We have read all about supply side economics… but we, in the small business world, are still waiting for the trickle. In what could only be deemed a PR fiasco, the trickle seems to be frittered away in the most frivolous, indirect forms:
- $10 million dollar beer tent for Bank of America at the Super Bowl.
- A lavish multi-million 12 day Vegas Convention for Wells Fargo Mortgage
- A $400m commitment by Citi to put their name on the new Yankee’s stadium
Even a hard core, laissez-faire, pro-business advocate sees there is something really wrong about this – and while it wasn’t codified in the original bailout plan precisely, I think we are all a little shocked at the self-serving attitude going on in the banking stratosphere. What’s mine is mine and what’s yours is mine….oh, and thanks for the spa day!
I ask you, WHAT ABOUT DOING THE RIGHT THING?
I support Mr. Courson’s comments and recommendations toward broadening TARP fund eligibility to financial institutions outside of the scope of depository institutions. Did you know prior to very recent history (within the last 6 months), over half of all loans originated were originated or funded by independent mortgage bankers? That percentage represents a lot of jobs and subsequently household spending in most cases. You can find the epitaphs of hundreds of companies who have lost their line capacity already written on the wall of the IMPLODE-O-METER.
Now, I’m not talking about turning over millions and billions of dollars to independent mortgage bankers without direction or regulations -as we’ve done with the larger institutions. I’m suggesting we set up a thoughtful, well –regulated, quality driven program to support and enhance the capacity of the primary market. The criteria set forth by Mr. Courson and the MBA with respect to minimum corporate net worth and meeting federal licensing standards would be the litmus test for eligibility participation. There are no increased requirements for the independent mortgage broker – they have to prove their financial viability already.

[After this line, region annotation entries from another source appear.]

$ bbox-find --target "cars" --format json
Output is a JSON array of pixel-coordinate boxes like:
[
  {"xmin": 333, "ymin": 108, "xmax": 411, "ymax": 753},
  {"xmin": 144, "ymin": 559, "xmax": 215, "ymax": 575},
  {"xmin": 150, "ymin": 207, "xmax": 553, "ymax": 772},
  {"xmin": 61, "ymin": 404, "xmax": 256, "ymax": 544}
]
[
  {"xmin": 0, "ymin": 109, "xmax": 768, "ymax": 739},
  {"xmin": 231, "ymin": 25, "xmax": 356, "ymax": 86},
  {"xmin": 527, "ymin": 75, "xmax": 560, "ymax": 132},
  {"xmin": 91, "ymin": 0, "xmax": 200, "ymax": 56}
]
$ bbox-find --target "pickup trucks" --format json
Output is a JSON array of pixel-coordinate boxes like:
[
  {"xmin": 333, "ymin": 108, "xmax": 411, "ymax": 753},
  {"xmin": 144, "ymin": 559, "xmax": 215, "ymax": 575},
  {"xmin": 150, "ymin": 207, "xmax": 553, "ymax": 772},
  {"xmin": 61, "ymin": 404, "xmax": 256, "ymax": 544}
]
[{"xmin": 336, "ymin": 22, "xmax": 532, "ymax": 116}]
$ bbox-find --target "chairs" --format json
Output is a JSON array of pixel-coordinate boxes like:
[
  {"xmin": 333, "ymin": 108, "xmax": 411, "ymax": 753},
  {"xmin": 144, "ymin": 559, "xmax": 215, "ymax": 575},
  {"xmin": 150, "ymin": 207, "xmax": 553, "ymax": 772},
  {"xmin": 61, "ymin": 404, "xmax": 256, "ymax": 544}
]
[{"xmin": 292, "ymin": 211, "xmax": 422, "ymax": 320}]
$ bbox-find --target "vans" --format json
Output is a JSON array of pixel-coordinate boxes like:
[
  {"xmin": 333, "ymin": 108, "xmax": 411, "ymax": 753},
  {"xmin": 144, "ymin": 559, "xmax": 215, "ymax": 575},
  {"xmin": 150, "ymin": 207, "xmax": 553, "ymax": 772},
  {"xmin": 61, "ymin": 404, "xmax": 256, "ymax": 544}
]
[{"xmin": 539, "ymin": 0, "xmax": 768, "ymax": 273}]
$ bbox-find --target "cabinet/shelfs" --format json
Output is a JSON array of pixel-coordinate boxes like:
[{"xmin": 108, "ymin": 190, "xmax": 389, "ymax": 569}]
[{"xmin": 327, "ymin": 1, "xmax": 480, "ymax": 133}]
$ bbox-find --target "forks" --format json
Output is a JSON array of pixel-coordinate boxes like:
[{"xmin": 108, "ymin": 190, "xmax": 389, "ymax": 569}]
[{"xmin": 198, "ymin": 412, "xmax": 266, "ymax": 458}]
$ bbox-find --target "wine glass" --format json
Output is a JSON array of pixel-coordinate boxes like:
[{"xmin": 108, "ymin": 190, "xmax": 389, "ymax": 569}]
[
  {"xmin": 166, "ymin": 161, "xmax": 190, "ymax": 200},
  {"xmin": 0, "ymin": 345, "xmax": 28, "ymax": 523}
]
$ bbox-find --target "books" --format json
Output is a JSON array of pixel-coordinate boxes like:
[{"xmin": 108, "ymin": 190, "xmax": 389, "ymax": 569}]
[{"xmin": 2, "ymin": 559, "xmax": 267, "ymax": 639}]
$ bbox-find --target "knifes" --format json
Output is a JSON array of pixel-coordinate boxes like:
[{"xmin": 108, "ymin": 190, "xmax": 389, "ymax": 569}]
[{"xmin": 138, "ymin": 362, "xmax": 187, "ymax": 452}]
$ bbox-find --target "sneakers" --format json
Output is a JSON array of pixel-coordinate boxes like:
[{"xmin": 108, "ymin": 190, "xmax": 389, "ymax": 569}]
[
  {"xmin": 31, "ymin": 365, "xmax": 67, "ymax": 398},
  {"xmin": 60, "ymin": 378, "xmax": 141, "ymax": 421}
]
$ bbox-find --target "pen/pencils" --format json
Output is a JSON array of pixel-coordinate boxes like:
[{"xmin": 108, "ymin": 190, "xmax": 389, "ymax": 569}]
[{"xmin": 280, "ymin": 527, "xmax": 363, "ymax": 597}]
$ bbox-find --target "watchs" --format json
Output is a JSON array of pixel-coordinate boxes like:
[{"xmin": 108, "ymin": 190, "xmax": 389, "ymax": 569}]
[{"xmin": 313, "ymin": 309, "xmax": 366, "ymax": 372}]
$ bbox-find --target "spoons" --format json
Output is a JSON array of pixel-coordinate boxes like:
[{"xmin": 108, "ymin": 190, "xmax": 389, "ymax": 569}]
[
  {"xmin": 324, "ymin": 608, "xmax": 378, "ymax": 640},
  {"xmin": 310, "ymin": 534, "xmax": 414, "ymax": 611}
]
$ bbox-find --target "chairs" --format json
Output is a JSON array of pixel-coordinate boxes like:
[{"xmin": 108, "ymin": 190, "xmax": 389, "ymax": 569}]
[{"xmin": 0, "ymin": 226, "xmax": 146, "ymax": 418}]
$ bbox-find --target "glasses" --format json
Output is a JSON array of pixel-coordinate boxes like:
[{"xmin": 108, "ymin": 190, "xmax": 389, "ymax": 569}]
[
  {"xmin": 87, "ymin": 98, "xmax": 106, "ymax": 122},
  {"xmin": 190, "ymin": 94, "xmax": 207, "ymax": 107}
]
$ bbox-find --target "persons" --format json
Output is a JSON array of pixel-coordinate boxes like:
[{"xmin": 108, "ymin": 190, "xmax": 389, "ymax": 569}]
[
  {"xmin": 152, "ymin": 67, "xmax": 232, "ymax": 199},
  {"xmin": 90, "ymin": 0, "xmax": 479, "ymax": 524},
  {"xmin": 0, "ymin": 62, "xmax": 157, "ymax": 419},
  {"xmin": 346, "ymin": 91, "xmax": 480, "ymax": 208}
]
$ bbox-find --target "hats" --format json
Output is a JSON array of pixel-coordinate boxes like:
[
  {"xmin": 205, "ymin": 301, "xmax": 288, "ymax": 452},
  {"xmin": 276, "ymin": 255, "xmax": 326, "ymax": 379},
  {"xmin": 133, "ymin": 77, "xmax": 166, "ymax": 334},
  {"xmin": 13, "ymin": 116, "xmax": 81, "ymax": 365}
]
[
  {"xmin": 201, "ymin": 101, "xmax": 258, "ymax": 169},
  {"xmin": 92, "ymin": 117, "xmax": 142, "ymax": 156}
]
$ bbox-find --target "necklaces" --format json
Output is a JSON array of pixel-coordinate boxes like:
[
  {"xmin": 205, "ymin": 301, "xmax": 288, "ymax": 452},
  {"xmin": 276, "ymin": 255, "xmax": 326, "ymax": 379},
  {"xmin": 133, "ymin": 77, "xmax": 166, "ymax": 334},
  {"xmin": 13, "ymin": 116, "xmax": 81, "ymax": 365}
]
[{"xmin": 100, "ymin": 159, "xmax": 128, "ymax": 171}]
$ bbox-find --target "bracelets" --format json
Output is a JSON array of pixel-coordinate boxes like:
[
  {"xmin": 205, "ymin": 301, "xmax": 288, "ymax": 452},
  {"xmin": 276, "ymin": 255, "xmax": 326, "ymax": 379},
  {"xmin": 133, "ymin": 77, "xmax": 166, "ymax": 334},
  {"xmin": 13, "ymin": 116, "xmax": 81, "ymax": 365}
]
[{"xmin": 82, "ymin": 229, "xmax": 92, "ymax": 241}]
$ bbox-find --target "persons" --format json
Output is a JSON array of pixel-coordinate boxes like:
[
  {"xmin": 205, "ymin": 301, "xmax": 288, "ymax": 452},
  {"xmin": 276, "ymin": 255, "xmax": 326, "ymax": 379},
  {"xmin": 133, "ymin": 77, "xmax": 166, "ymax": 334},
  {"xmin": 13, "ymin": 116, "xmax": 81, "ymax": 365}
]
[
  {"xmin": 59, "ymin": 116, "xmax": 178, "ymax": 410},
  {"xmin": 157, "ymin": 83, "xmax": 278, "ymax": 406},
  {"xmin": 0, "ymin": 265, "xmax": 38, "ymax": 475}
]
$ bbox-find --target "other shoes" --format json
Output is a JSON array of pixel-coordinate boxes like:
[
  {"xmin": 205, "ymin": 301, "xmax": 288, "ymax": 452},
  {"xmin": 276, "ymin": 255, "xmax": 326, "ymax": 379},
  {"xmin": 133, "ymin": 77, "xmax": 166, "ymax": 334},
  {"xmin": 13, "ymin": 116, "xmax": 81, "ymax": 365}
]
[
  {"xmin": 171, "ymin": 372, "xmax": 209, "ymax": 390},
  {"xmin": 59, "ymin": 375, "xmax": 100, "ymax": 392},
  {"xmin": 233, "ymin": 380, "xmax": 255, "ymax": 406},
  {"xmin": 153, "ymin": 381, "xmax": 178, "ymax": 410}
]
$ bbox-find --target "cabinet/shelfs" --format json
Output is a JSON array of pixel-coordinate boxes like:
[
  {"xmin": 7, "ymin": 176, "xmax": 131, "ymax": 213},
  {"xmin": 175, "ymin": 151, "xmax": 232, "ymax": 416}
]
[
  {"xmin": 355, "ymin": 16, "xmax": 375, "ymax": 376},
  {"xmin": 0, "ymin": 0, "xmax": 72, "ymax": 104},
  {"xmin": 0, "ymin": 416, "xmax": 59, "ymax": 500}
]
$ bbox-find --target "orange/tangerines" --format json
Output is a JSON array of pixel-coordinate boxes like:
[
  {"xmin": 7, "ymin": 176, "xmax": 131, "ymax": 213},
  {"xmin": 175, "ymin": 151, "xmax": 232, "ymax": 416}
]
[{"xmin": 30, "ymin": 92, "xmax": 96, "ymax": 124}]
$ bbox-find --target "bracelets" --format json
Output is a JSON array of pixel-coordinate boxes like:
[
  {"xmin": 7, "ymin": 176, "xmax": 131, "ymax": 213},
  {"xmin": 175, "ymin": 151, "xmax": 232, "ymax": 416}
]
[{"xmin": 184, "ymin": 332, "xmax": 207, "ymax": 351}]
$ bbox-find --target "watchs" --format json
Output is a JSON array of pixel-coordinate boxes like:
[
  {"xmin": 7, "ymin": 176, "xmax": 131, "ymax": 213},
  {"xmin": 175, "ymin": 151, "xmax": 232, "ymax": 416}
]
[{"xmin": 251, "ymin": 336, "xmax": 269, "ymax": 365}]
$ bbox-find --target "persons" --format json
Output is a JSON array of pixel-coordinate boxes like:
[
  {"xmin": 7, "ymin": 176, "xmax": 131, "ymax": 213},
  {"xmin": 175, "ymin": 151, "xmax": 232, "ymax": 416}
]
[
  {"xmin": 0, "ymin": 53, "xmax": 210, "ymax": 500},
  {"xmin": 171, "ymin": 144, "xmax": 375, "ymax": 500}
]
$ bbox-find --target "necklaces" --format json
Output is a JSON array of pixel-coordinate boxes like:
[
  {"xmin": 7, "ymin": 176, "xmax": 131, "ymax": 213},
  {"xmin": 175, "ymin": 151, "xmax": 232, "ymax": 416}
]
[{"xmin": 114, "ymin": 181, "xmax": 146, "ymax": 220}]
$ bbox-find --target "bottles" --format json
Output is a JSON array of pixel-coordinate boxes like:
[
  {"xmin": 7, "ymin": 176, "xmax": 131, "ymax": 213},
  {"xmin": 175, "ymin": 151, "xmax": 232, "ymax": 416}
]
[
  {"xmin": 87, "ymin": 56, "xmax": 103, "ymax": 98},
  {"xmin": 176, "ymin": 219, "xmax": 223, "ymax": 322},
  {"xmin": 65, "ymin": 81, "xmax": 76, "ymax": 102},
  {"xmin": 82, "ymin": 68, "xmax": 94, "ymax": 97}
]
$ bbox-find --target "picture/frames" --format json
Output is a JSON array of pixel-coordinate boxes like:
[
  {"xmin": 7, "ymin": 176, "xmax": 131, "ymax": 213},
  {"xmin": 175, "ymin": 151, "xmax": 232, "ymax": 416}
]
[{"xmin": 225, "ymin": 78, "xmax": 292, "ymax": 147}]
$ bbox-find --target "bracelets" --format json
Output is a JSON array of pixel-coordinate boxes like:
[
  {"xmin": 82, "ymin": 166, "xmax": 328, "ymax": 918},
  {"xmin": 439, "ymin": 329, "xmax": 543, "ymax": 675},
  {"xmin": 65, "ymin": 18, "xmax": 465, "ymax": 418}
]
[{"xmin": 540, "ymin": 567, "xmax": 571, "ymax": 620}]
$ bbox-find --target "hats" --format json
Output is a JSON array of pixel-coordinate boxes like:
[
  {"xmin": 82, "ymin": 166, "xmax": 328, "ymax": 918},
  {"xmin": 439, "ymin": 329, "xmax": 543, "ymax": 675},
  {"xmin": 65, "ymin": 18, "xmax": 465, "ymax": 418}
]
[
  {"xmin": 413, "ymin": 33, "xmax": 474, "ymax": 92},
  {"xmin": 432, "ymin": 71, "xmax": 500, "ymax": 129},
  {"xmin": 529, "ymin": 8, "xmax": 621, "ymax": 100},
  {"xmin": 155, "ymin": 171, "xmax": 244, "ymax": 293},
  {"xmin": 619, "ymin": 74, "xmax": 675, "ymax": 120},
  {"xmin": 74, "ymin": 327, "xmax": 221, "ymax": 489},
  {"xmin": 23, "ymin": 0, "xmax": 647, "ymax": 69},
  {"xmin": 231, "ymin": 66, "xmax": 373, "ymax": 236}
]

One issue of concern to me in Mr. Courson’s testimony is the direct subsidization of current Warehouse Line Lenders. It is a good step, but definitely not a whole solution. To be sure, the warehouse lenders need support , relief and access to additional funding; however, it is impractical to assume that these few remaining lenders can absorb the additional operational capacity required to adequately capitalize the market alone. We need a whole market approach led by those lenders that have stayed in the market, direct lending to larger organizations, and support for new warehouse lending entities entering the market. We can neither expect nor force the current beleaguered warehouse lines to scale their operation up by a thousand percent. The reality is they don’t have to do anything – to include taking the TARP money.
If we design this program, we need to be very specific about how the money is used. No shoring up balance sheets – just lending to the primary. So, let’s avoid the temptation all together and setup a surgically precise program – one that will benefit the primary, provide ROI to the taxpayer /gasp and fund itself through fees and interest income. Warehouse lending is very profitable. I know – it’s the socialist in me (ha ha – here my sarcasm), but, If taxpayer is the primary investor, then they should realize the same ROI as any other investor in the market.